━━ Data block ━━
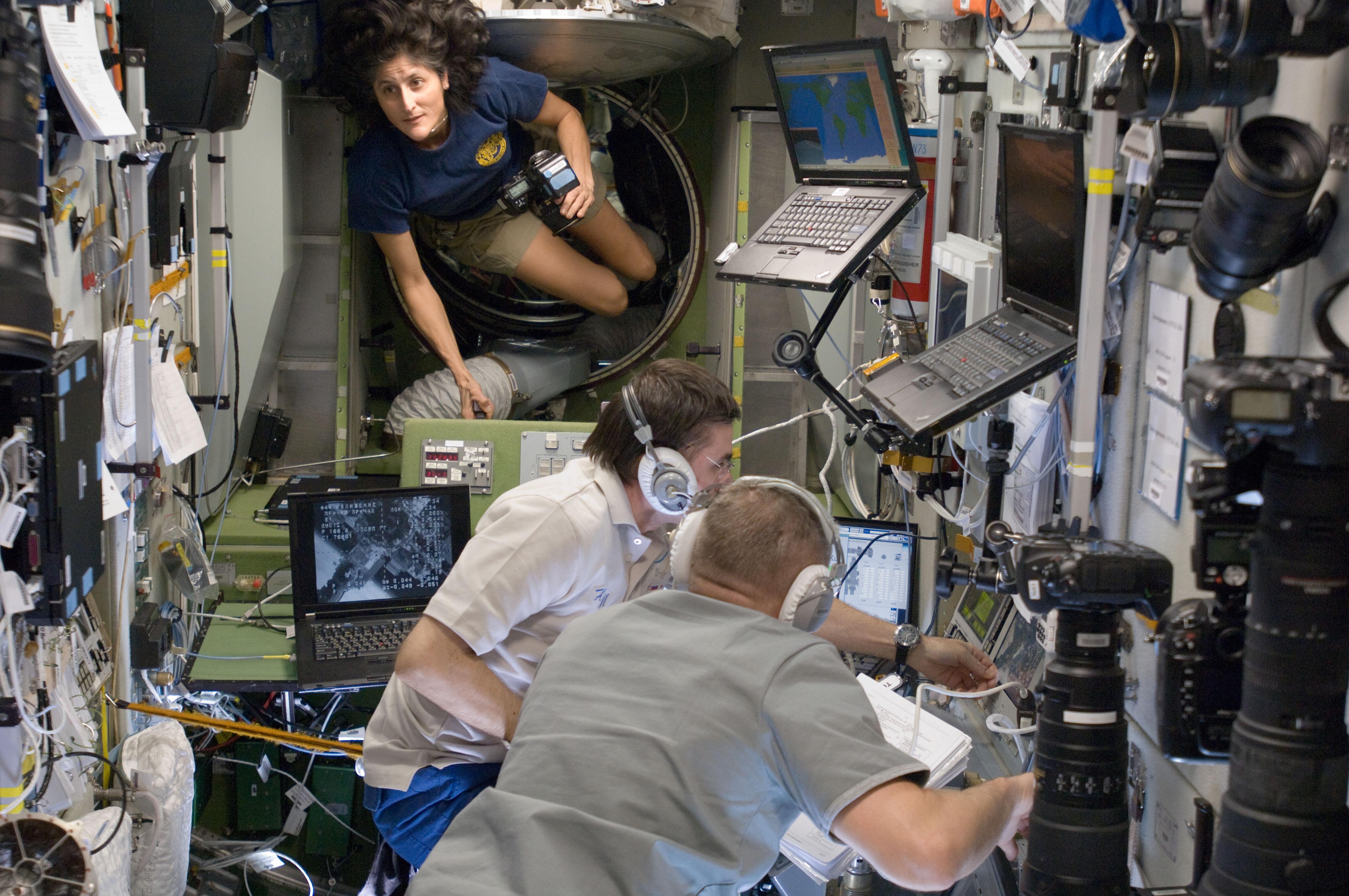 NASA - Sunita Williams, Yuri Malenchenko and Oleg Novitskiy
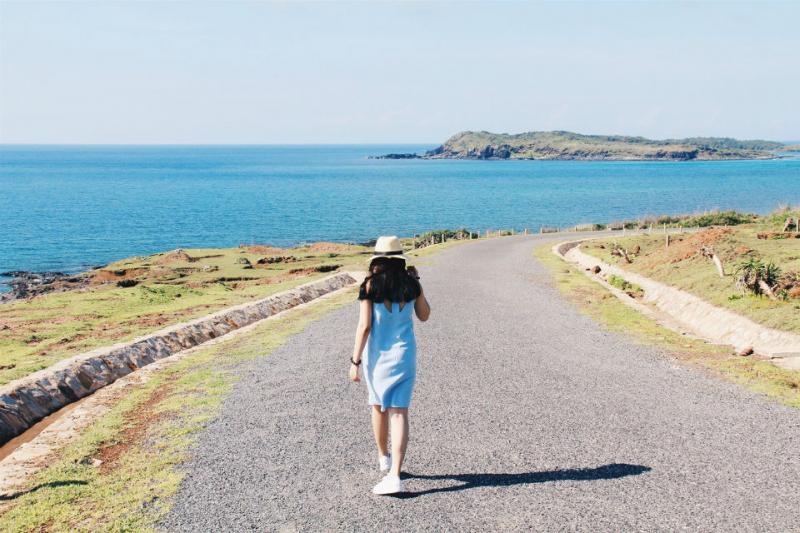 Bờ kè Ngũ Phụng còn là một nét đẹp đặc trưng của đảo, là một trong những địa điểm đầy lãng mạn và thi vị cho những ai yêu thiên nhiên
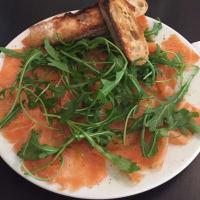salmón ahumado con rúcula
━━━
▸ **Work to be completed**:
Print the listing above in full, exactly as written. Omit any pictures.

▸ **Task result**:
 NASA - Sunita Williams, Yuri Malenchenko and Oleg Novitskiy
 Bờ kè Ngũ Phụng còn là một nét đẹp đặc trưng của đảo, là một trong những địa điểm đầy lãng mạn và thi vị cho những ai yêu thiên nhiên
salmón ahumado con rúcula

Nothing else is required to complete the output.